Running Gated Huggingface Models with Token Authentication

Some models have restrictions and may require some sort of approval or agreement process, which, by consequence, requires token-authentication with Huggingface.

The easiest way might be to use the huggingface-cli login command.

Alternatively, here is how you can generate a "read-only public repositories" access token to log into your account on Huggingface, directly from bazel, in order to download models.

log in at https://huggingface.co/settings/tokens.
click on "Create new token"
give the token a name, eg zml_public_repos,
under Repositories, grant the following permission: "Read access to contents of all public gated repos you can access".
at the bottom click on "Create token".
copy the token by clicking Copy. You won't be able to see it again.
the token looks something like hf_abCdEfGhijKlM.
store the token on your machine (replace the placeholder with your actual token):

You can use the HUGGINGFACE_TOKEN environment variable to store the token or use its standard location:

mkdir -p $HOME/.cache/huggingface/; echo <hf_my_token> > "$HOME/.cache/huggingface/token"

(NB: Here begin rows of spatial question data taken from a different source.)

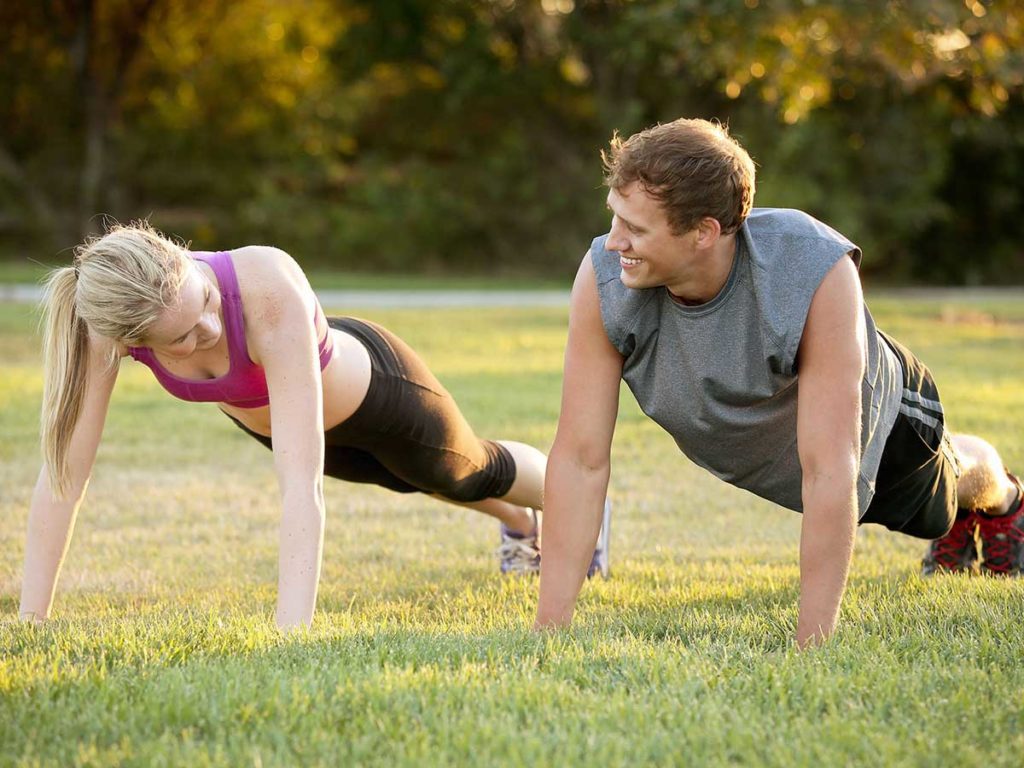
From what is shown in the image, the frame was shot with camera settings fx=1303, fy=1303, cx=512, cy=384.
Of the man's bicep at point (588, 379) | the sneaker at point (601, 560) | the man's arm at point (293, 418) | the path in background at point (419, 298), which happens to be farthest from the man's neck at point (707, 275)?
the path in background at point (419, 298)

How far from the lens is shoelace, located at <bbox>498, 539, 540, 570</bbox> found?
16.9 ft

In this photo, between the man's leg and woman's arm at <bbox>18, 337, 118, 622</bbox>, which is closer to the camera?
woman's arm at <bbox>18, 337, 118, 622</bbox>

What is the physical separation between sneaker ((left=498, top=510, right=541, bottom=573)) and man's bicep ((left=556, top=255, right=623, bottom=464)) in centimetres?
159

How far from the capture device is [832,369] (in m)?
3.30

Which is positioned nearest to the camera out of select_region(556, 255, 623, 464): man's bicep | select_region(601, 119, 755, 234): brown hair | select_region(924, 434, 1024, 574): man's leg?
select_region(601, 119, 755, 234): brown hair

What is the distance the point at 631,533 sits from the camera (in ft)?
19.2

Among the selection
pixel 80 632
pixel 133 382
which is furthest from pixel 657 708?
pixel 133 382

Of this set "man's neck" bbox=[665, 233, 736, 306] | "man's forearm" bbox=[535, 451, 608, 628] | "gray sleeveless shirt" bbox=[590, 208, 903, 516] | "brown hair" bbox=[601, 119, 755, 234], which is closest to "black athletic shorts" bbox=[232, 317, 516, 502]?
"man's forearm" bbox=[535, 451, 608, 628]

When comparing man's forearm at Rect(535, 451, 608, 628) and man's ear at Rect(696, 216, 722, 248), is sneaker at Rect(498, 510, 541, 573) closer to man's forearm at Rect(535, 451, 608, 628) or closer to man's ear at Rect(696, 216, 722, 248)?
man's forearm at Rect(535, 451, 608, 628)

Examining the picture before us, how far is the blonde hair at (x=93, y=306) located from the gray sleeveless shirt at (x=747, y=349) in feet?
3.93

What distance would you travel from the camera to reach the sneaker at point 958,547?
464cm

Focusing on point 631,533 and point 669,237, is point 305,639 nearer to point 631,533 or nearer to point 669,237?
point 669,237

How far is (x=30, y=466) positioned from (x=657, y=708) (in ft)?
18.0

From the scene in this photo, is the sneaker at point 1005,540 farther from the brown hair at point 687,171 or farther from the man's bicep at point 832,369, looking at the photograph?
the brown hair at point 687,171
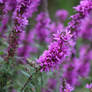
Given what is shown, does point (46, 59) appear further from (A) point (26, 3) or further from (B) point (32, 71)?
(A) point (26, 3)

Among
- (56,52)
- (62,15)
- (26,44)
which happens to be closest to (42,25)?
(26,44)

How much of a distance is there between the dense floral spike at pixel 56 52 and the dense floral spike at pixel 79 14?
1.37 feet

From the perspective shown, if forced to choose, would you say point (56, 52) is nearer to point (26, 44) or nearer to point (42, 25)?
point (42, 25)

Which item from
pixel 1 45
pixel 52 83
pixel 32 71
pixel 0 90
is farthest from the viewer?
pixel 52 83

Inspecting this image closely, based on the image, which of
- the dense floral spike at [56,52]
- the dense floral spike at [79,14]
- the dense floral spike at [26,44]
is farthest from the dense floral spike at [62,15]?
the dense floral spike at [56,52]

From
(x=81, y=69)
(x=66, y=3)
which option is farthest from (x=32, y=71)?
(x=66, y=3)

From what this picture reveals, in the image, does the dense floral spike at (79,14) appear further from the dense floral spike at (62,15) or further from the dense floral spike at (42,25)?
the dense floral spike at (62,15)

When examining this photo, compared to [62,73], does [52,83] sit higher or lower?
lower

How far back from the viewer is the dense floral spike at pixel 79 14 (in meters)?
2.07

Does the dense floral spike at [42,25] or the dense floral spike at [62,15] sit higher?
the dense floral spike at [62,15]

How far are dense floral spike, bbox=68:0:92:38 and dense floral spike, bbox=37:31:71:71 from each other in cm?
42

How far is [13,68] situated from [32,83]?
49 centimetres

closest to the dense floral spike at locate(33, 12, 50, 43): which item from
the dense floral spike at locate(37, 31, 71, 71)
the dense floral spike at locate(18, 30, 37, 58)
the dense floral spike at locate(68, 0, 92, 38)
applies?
the dense floral spike at locate(18, 30, 37, 58)

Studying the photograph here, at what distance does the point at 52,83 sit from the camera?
134 inches
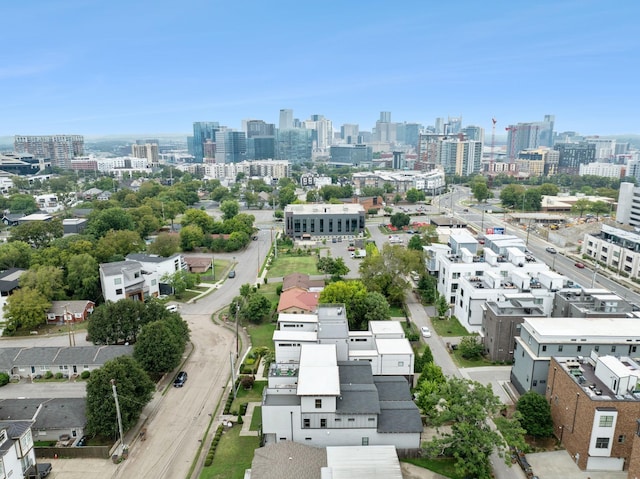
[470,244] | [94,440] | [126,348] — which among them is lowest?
[94,440]

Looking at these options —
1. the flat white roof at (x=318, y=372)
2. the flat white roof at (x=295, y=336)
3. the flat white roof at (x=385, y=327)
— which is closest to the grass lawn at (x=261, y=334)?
the flat white roof at (x=295, y=336)

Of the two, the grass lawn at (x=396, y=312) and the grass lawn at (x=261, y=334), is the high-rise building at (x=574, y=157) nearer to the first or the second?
the grass lawn at (x=396, y=312)

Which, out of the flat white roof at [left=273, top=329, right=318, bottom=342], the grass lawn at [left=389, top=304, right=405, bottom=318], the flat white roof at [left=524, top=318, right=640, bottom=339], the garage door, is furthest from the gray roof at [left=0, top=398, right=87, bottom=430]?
the flat white roof at [left=524, top=318, right=640, bottom=339]

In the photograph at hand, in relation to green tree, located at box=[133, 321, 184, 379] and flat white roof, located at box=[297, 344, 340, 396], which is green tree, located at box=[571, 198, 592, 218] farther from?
green tree, located at box=[133, 321, 184, 379]

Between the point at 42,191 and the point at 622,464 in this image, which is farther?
the point at 42,191

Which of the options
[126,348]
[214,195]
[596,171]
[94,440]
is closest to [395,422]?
[94,440]

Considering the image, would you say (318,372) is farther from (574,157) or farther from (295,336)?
(574,157)

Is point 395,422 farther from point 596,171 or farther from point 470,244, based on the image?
point 596,171
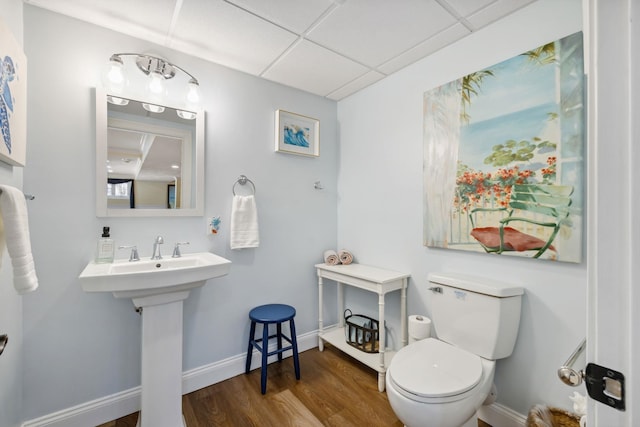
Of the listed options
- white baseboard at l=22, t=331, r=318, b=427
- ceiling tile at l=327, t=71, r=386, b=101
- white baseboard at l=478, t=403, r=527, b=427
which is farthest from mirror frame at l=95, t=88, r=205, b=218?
white baseboard at l=478, t=403, r=527, b=427

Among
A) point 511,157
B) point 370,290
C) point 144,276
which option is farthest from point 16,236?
point 511,157

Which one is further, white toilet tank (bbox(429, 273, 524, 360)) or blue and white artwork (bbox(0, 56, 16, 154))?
white toilet tank (bbox(429, 273, 524, 360))

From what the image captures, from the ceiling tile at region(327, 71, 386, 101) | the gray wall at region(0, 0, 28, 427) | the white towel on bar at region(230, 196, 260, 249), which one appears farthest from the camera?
the ceiling tile at region(327, 71, 386, 101)

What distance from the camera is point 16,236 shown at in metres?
0.80

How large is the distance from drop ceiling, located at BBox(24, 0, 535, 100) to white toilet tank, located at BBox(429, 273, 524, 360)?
4.76 feet

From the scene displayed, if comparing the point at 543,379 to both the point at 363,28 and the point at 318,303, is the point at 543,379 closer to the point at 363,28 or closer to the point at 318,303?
the point at 318,303

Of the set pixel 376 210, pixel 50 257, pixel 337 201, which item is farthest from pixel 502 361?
pixel 50 257

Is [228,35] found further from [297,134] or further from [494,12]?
[494,12]

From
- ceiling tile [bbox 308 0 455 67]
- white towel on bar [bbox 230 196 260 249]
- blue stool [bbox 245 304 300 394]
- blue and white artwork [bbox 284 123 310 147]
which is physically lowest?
blue stool [bbox 245 304 300 394]

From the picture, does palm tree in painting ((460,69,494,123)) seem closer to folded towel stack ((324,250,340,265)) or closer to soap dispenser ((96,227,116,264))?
folded towel stack ((324,250,340,265))

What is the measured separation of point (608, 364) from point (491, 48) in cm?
172

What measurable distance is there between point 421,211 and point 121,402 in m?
2.20

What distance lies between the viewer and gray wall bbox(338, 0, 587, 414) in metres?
1.36

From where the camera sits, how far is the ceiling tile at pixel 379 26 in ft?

Now you're ready to download a gated model like Meta-Llama-3.2-1b!

Example:

# requires token in $HOME/.cache/huggingface/token, as created by the
# `huggingface-cli login` command, or the `HUGGINGFACE_TOKEN` environment variable.
cd examples
bazel run @zml//tools:hf -- download meta-llama/Llama-3.2-1B-Instruct --local-dir $HOME/Llama-3.2-1B-Instruct --exclude='*.pth'
bazel run --config=release //llama -- --hf-model-path=$HOME/Llama-3.2-1B-Instruct --prompt="What is the capital of France?"